A escolha de uma autoridade pública carece dessa confiança, ou, já sem ela, tudo estará politicamente perdido, pois a suspeita não estabelece os liames necessários ao que se chama de Nação, ou, muito menos, ao que se chama de Estado. Não confiar, pois, não é uma opção possível, se queremos convivência.
Agora, o indivíduo não alienado, ou cidadão, que é mais que um mero eleitor, deve reservar-se um adequado tanto de ceticismo. Não por aquela desconfiança de quem imputa acusações gerais, sem nome indicado ou fato narrado, tipo: “todo político é ladrão”. Mas uma desconfiança metódica.

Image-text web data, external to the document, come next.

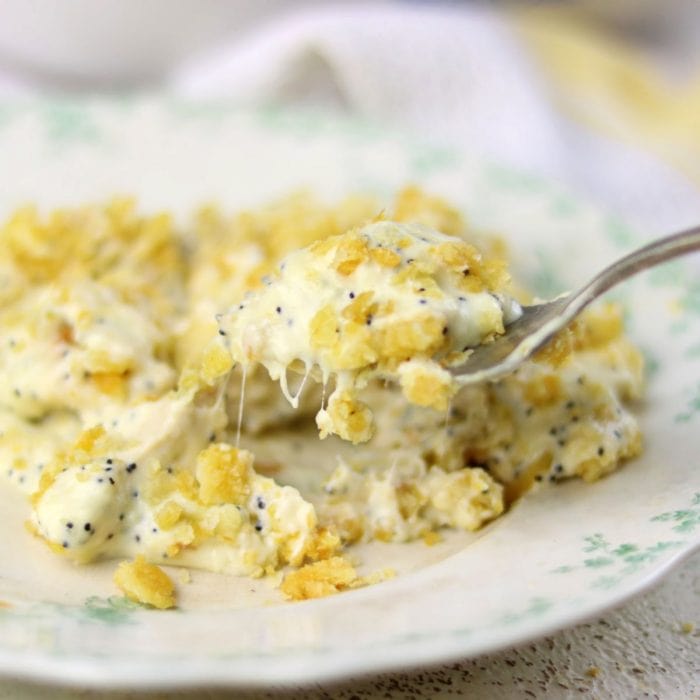 A forkful of chicken casserole.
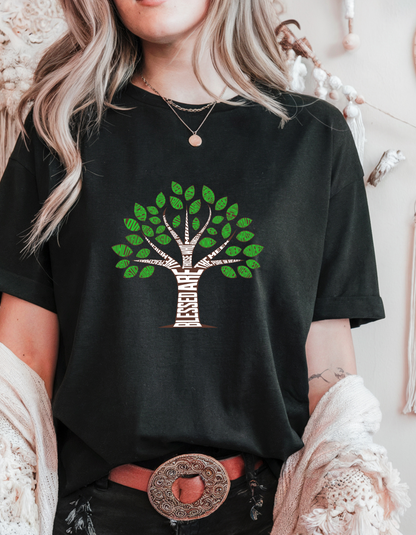 "Blessed Are the Pure in Heart" Christian T-Shirt | Tree of Life | Matthew 5:8 Faith-Based Tee for Women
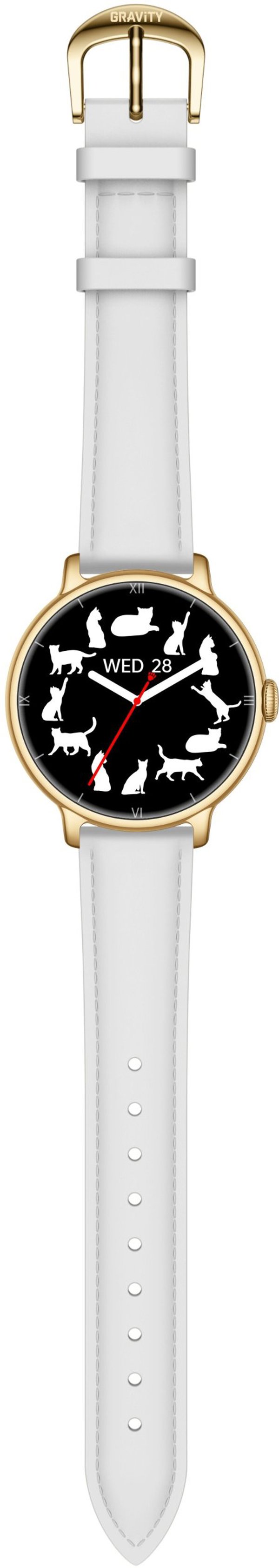 Gravity Smartwatch GT33-2 Γυναικείο Ρολόι Χρυσό/Λευκό με Λουράκι Stainless Steel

O ceticismo metódico, nas relações políticas de uma sociedade, não pode ser pessoal, pois seria irrelevante, surtiria efeitos muito limitados; seria mais um desabafo particular do que um gesto cívico. Devem ser construídos meios institucionais por meio dos quais a sociedade articulada possa atuar.

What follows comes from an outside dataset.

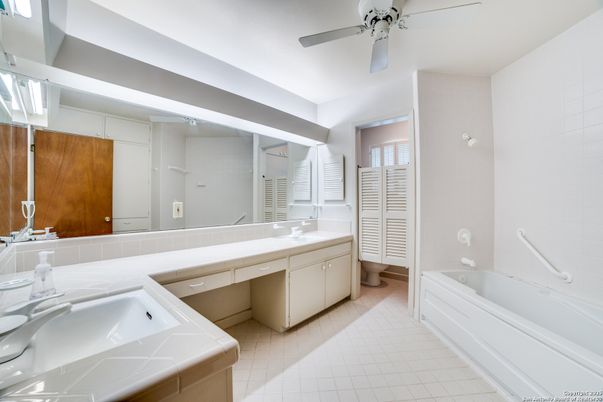 Bathroom, Dual Sink Vanities, Interior, Tile Countertops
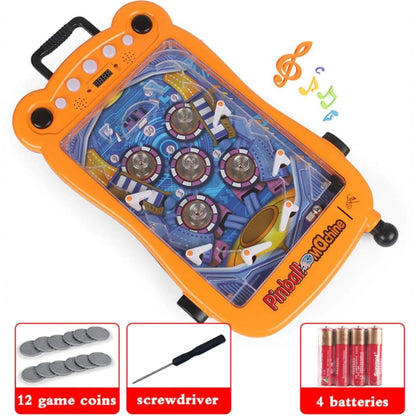 Huanuo Electronic Pinball Machine – Retro Arcade Game with Lights & Sounds, Four-Bar Design, 12 Coins | Parent-Child Interactive Toy for Kids 6+ & Adults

Falta, no Brasil, uma instituição que supervisione com efeitos políticos, os políticos que elegemos. Temos tido decepções após as eleições que se realizam, mas ficamos impotentes para tomar providências. E não falo do político ladrão, que esse, havendo provas (e muitas vezes sem elas) acaba levado às barras dos tribunais.
Creio que o nosso maior desgosto está na inoperância, no desinteresse, na incompetência, na traição das promessas que os marqueteiros escrevem e que os candidatos leem sem muita noção. Estamos meio enfastiados. Isso nos tem feito abandonar a República. Mas sabemos que não podemos abandoná-la.
Na Idade Média houve uma forma de mandato político chamado de imperativo. Por essa forma, a atuação do político vinculada à vontade estrita dos seus representados. O mandatário fica sem margem de interpretação do melhor interesse público. Essa formulação restou impraticável, e menos ainda o seria numa democracia de massas.
A ideia prevalecente, e em verdade correta, é a de que o mandatário político representa toda a nação. Ele não é o delegado de interesses específicos, mas um representante fiduciário da coletividade que, ao seu honesto alvitre, interpreta fatos e conveniências e cumpre a vontade geral.
Mas se o mandatário fica solto de obrigações para com o eleitor, que fazer? Bem, há um instituto muito usado mundo afora que se chama recall. O recall é uma forma de revogação de mandato, aplicável quando o descontentamento dos eleitores para com um determinado político é significativamente amplo.
Usa-se uma petição (notice of intente to recall petition) com objetivo de retirada de poder, assinada por um número mínimo previsto de eleitores e dirigida diretamente à autoridade pública que sofreu perda de confiança, requerendo-se a sua substituição ou demissão do cargo.
Se a autoridade requerida nega-se a atender o solicitado, seja por omissão de resposta, seja por responder negativamente, é realizada uma votação conforme previsto em lei, submetendo-se aos eleitores que caibam votar a cédula com as opções confirmar de ou não a remoção intentada.
São algumas as formas adotadas e muitos os lugares que usam o instituto. Mais em municípios, mas não só. A reforma política que se diz que ocorrerá poderia contemplar a sua aplicação. Talvez com um caminho legal para exercer reclamação de político, os cidadãos não desistamos da política como lugar e meio de organização social.